Why TSM Matters for Equity Value
Diluted shares outstanding is the correct denominator when calculating equity value per share from the equity value bridge. If you use basic shares instead of diluted shares, you overstate the per-share value because you are ignoring the dilution from options that will almost certainly be exercised. In a football field chart or valuation summary, equity value per share = Equity Value / Diluted Shares Outstanding. The TSM is also used to calculate diluted earnings per share on the income statement, which is the metric that drives P/E ratio analysis and accretion/dilution in merger models.
Treatment of RSUs, Convertibles, and Other Instruments
Restricted Stock Units (RSUs) are treated differently from options under TSM because they have no exercise price — the full number of unvested RSUs is added to diluted shares (sometimes net of shares assumed withheld for taxes). Convertible bonds and convertible preferred stock are evaluated under the if-converted method: if conversion is dilutive (i.e., reduces EPS), the shares from conversion are added and the interest or dividend savings are added back to the numerator. In practice, bankers build an options waterfall table that groups all outstanding options by exercise price tranche, applies TSM to each in-the-money tranche separately, and sums the net incremental shares. This granularity matters because the dilutive impact varies significantly depending on how deep in-the-money each tranche is.

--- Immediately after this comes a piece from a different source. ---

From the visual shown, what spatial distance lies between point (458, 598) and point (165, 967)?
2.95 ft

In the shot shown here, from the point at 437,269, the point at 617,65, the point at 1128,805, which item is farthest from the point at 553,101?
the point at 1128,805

Worked Example — With Real Numbers
A company has 100M basic shares outstanding and the stock trades at $50. There are 10M options with an exercise price of $30 and 5M options with an exercise price of $60 (out of the money — excluded). For the $30 strike options: Proceeds = 10M × $30 = $300M. Shares repurchased = $300M / $50 = 6M. Net dilutive shares = 10M − 6M = 4M. Diluted shares = 100M + 4M = 104M. If equity value is $5.2B, equity value per diluted share = $5.2B / 104M = $50.00. Using basic shares would incorrectly yield $52.00 per share.
Key Takeaways
TSM only applies to in-the-money options/warrants — out-of-the-money instruments are excluded entirely
The net dilutive impact = options exercised minus shares repurchased with the exercise proceeds
A higher stock price increases dilution under TSM because the exercise proceeds buy back fewer shares relative to shares issued
Always use diluted shares (not basic) as the denominator for equity value per share and diluted EPS
RSUs are fully dilutive (no exercise price), while options are partially offset by exercise proceeds
Common Mistakes in Interviews
Including out-of-the-money options in the TSM calculation — they should be excluded because they would not rationally be exercised
Using basic shares instead of diluted shares in equity value per share — this overstates per-share value
Forgetting to group options by exercise price tranche — applying a single average exercise price can produce incorrect results
Treating RSUs the same as options — RSUs have no exercise price and are fully dilutive
How Interviewers Test This
The Treasury Stock Method is a favorite technical interview question. Be ready for: 'Walk me through how you calculate diluted shares.' Give the four-step process: identify in-the-money options, calculate proceeds, determine shares repurchased, find net dilutive shares. A common follow-up: 'What happens to dilution as the stock price increases?' Answer: dilution increases because the fixed exercise proceeds buy back fewer and fewer shares at the higher market price.